Saved data entries
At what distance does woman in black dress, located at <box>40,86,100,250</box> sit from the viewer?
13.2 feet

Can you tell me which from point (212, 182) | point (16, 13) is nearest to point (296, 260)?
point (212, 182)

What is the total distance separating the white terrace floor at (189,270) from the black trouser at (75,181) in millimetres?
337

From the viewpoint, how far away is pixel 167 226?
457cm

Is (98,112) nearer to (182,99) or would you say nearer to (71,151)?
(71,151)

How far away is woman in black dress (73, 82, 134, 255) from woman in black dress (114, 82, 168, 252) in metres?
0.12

### INSTRUCTION
Put the records into a JSON list of strings, with each line as its own string and the blank lines left out.

### RESPONSE TO THE TASK
[
  "At what distance does woman in black dress, located at <box>40,86,100,250</box> sit from the viewer?",
  "13.2 feet",
  "Can you tell me which from point (212, 182) | point (16, 13) is nearest to point (296, 260)?",
  "point (212, 182)",
  "What is the total distance separating the white terrace floor at (189,270) from the black trouser at (75,181) in millimetres?",
  "337",
  "From the viewpoint, how far away is pixel 167 226?",
  "457cm",
  "Is (98,112) nearer to (182,99) or would you say nearer to (71,151)?",
  "(71,151)",
  "How far away is woman in black dress (73, 82, 134, 255) from woman in black dress (114, 82, 168, 252) in metres?",
  "0.12"
]